After her graduation, King moved to the Washington, D.C., area, where she taught graduate students at Federal City College. She also taught at Howard University. King also served as the Equal Opportunity Director of the National Guard Bureau.

In 1976, she was elected president of the Association of Black Psychologists on her second attempt, the first woman to hold the position. She was the first editor of the Association's news journal, Psych Discourse, established the national office in 1979, and led it for a time. During her presidency of the Association, she liaised with members of Congress (including Shirley Chisholm), in particular pursuing improvements in bias in testing.

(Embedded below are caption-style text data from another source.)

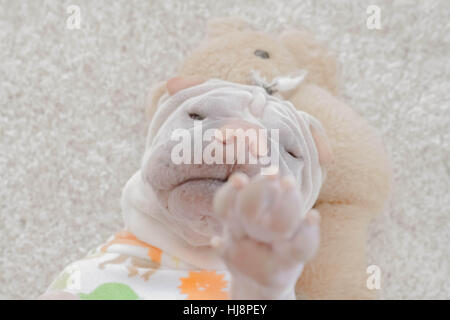 Tired shar pei dog lying on the floor - Stock Photo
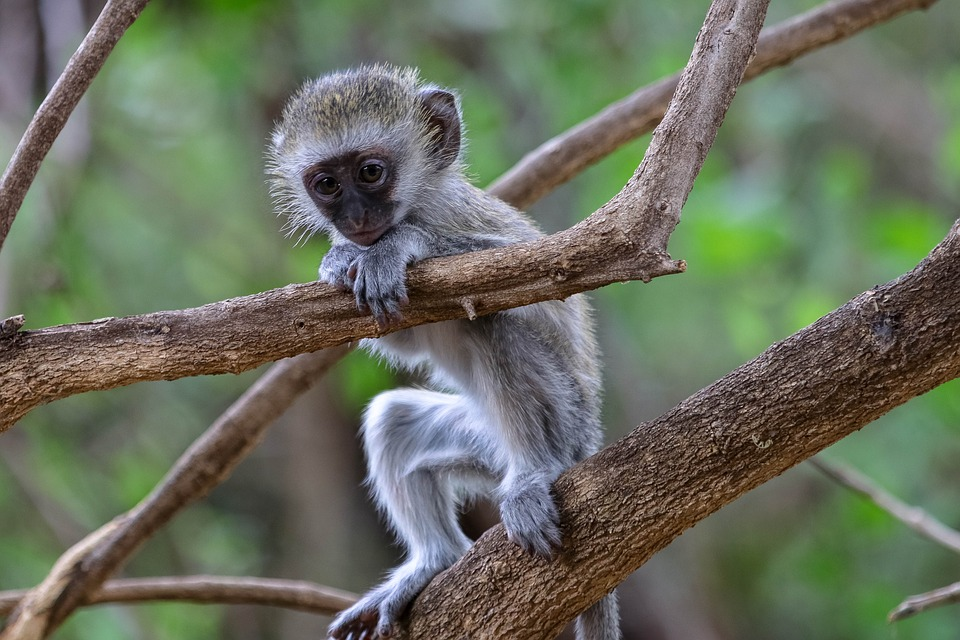Africa, Kenya, Monkey, Safari, Nature, Animal World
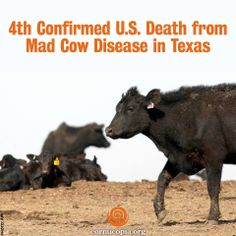 the mad cow disease vcjd causes risks and effects Can people get mad cow disease a humans can contract a tse from eating certain kinds of meat from cattle infected with bse this human form of the disease is known as variant creutzfeldt-jakob disease (vcjd).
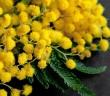 mimoza-vesna-buket-8-marta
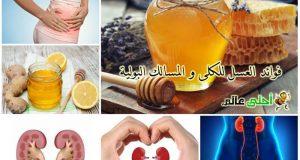 فوائد العسل, عسل, العسل, نحلة, نحلة أحلى عالم, موقع نحلة , احلى عالم, العسل للكلى, فوائد العسل للجنس, العسل للجنس, العسل للسالك البولية, العسل للمسالك التناسلية, العسل للكليتين, العسل للكلى, العسل لحصى الكلى, علاج حصى الكلى, علاج البحصة, العسل للبحصة, البحصة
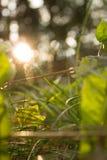 Mañana del rocío del campo de color de verde de hierba de la hoja Imagen de archivo libre de regalías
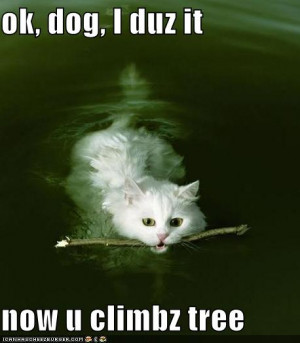 My Top Collection Funny cat and kitten pictures 2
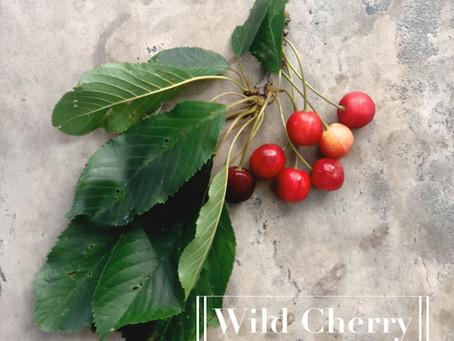 Summer Foraging: Wild Cherry
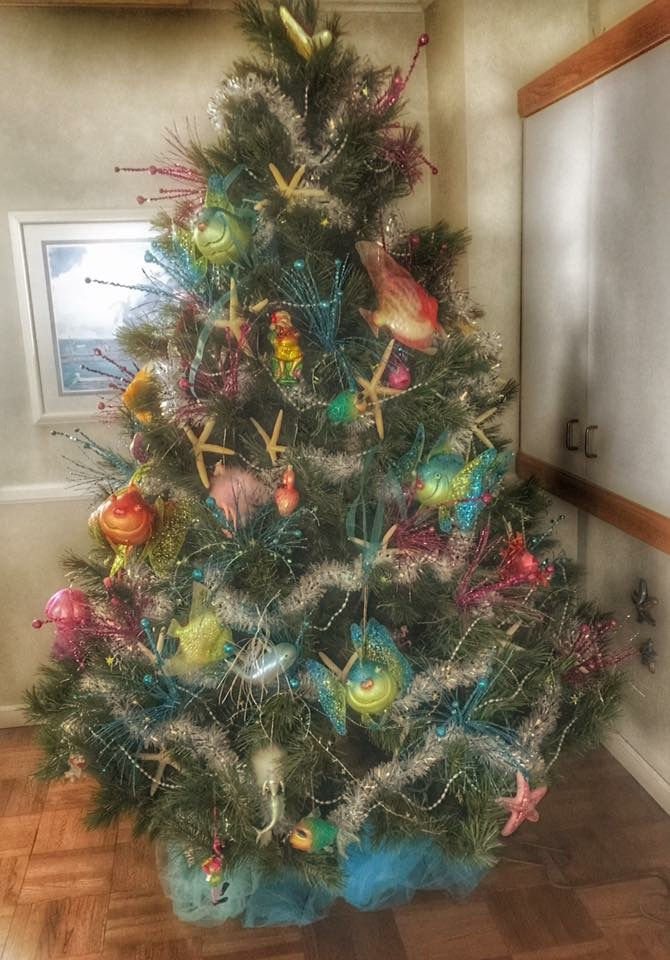 Coastal Christmas Trees Caron S Beach House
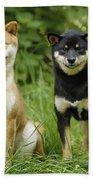 Shiba Inu Dogs Beach Towel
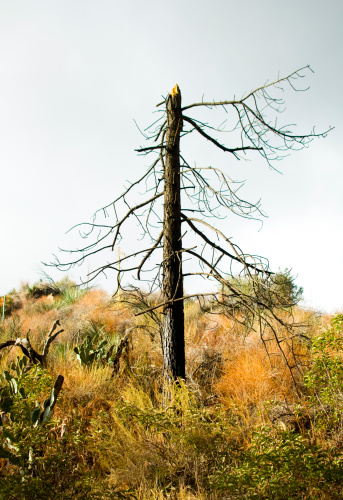 Angeles National Forest「Dead pine tree after forest fire」:スマホ壁紙(8)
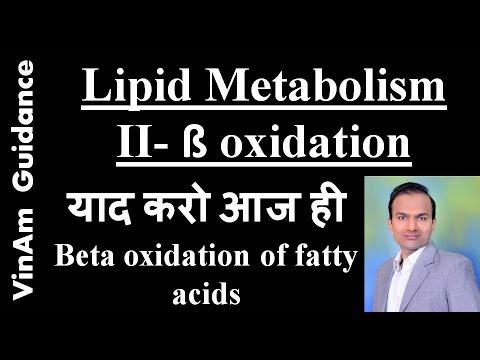 Lipid metabolism II - Beta oxidation of fatty acids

In 1988, King served as the project director for the AIDS Information and Education Program created by the Association of Black Psychologists with funding from the Center for Disease Control. This program trained psychologists in an afro-centric model to deliver AIDS education and conduct support groups for Black AIDS patients and their families. In 1989, she testified before the Human Resources Inter-Governmental Sub-Committee, Committee on Government Operations about the programs accomplishments.

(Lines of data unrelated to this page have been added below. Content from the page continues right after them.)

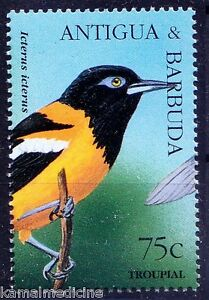 Troupial, Birds, Antigua & Barbuda 1995 MNH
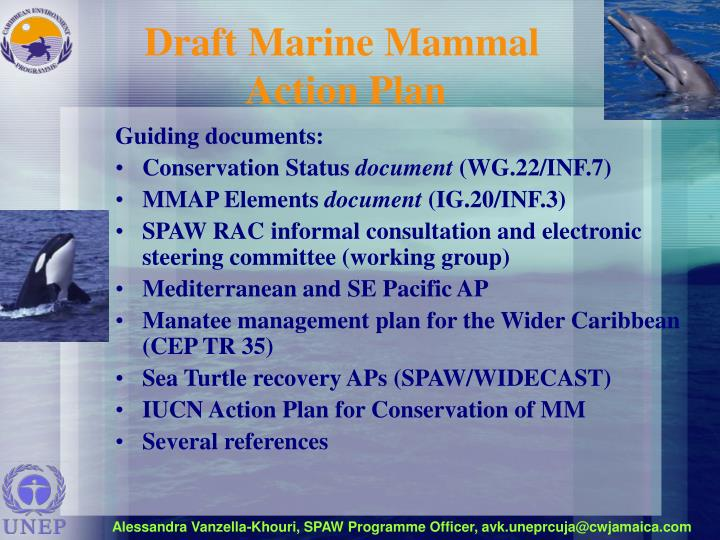 Draft marine mammal action plan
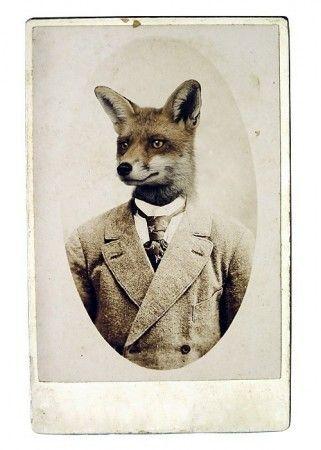 Fox Print, Young Mr. Fox, 8x12 Inch Print ($28.00) - Svpply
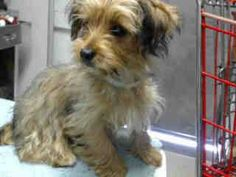 #A4834944 I'm an approximately 4 month old female terrier. I am spayed. I have been at the Carson Animal Care Center since May 27, 2015. I am available on May 27, 2015. You can visit me at my temporary home at C209. Carson Shelter, Gardena, California https://www.facebook.com/171850219654287/photos/pb.171850219654287.-2207520000.1433020287./425207994318507/?type=3&theater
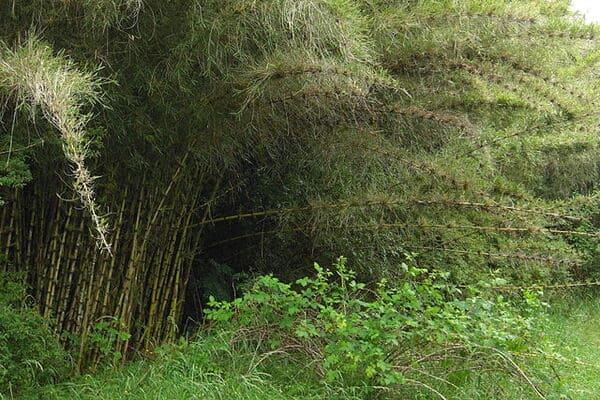 Bambu-del-Cile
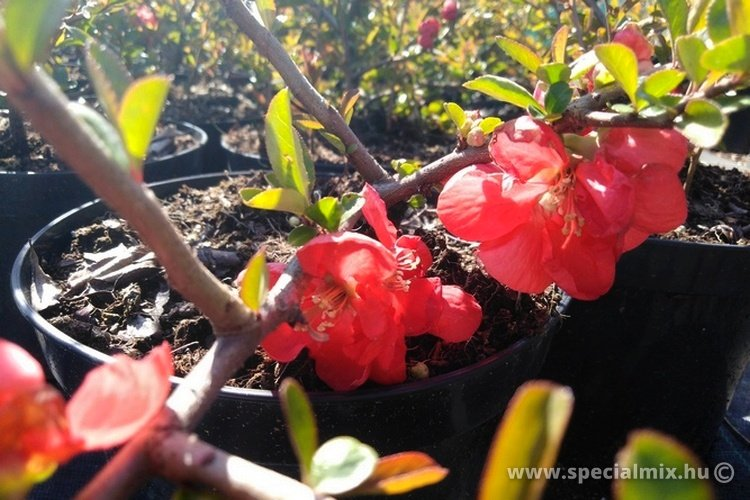 Chaenomeles superba ORANGE TRAIL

King served as vice president of the National Training Institute for Community Economic Development, a government organization providing training to community development organizations. She has also belonged to Health Brain Trust of Congress Black Caucus; the Minority Advisory Committee for Alcohol, Drug Abuse, and Mental Health Administration; the NAACP Education Committee; and Regional Addiction Prevention, Inc. In addition to being a counselor she has also worked for an applied behavioral science company, Nichols and Associates.

King was profiled as one of 50 outstanding black psychologists in 2008.

==Personal life and death==
Married to Donald F. King in 1959, she has two daughters, and two granddaughters.

King published a novel in 2001. Called The Only One, it had a theme of being a minority in the workplace. In 2006 she published another novel, Mystery in Trilogy.

She has won medals in tai chi. King died on January 12, 2025, at the age of 91.